Civil-Military Cooperation

Civil-military cooperation is also part of the scenario, targeting the training needs of many different types of actors. A large part of the participants are students from the Advanced Command Programme at the Swedish Defence University, and students from the Master's Programme in Politics, Security and War also participate in roles such as policy advisors.

"In this type of staff exercise, participants are organised into headquarters with different functions. When something happens, the participants have to react and act on it. They practise what decisions to make and how to plan and take into account different aspects of the conflict, both civilian and military", says Magnus Bodén.

"The main challenge is to make the information flow work, not only within each staff but also between the headquarters and the civilian and military components. In this exercise, we try to bring together the coordination between the NATO operation and the military and civilian operation conducted by the UN in neighbouring countries. The common denominator of the exercise is coordination between different actors", he continues.

Photo: Sofia Kalmeborg/ the Swedish Armed Forces.

Training for students at the Advanced Command Programme

Martin Nordanskog is a second-year student at the Advanced Command Programme and he participated in the exercise in the role of Deputy Chief of Staff.

"In my role, I coordinated the work of our operational staff, and additionally coordinated our staff with others so that we had a common working process. For me, this meant preparing and facilitating meetings and supervising the work to identify any emerging needs of other members of the staff where coordination and other things were needed", he says.

Martin Nordanskog says that the game provides a good training environment where the content from the education can be put into practice.

"We were able to work with the problems and the professional challenges that we will face after our education. We could identify what is required in terms of practical work based on the problems we have previously discussed from different theoretical aspects."

For example, how to manage time constraints and what kinds of challenges need to be handled in the present, in the short term and in the longer term.

"We have not yet formally evaluated the exercise, but my impression is that it went well. There were some initial challenges, such as starting up the exercise and making everything work. It was a quick start-up with a lot of information to absorb, but things improved along the way", says Martin Nordanskog.

“A lot of fun and very educational”

Hugo Dooley is a student at the Master's Programme in Politics, Security and War with a focus on War Studies. He participated in the exercise as a political advisor to a specialised unit and to the Lieutenant-General. His role was to analyse the political consequences of various decisions and monitor the development of events. In addition, he updated the Lieutenant-General on the political situation, the implications of the NATO operation and the UN mandate.
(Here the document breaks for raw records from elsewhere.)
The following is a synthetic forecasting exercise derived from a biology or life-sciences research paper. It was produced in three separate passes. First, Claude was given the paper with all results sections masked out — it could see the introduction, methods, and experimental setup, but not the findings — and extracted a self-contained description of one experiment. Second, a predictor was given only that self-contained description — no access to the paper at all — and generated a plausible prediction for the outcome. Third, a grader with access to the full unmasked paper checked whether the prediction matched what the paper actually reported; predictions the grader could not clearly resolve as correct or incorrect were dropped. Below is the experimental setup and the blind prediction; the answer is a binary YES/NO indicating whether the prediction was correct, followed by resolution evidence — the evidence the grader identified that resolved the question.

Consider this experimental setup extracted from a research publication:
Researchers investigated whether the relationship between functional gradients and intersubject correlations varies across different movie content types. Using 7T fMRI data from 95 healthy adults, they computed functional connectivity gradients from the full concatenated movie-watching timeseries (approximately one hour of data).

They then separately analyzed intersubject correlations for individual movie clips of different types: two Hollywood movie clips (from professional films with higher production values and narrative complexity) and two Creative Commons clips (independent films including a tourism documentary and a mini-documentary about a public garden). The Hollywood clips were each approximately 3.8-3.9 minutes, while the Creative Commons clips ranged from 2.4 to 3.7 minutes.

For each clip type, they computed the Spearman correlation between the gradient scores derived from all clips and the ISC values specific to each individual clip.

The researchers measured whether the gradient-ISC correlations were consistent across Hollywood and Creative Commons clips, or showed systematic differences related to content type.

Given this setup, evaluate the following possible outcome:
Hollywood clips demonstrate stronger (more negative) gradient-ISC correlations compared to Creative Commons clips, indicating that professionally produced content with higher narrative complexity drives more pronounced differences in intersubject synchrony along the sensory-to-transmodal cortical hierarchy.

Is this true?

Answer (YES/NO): NO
"I also provided analyses of the political consequences of targeting certain critical military objectives and assisted with long-term planning", he says.

The role involved morning briefings for the headquarters and working closely with military participants. Before the exercise, he had to read up on a wide range of information about the fictional countries and the background to the conflict in the area.

"The scenario is very relevant considering the current world events. It was extremely fun and educational to be involved in the exercise. Although the days were long and stressful, it was interesting to test how what we have learned during four years of study works in the real world", he says.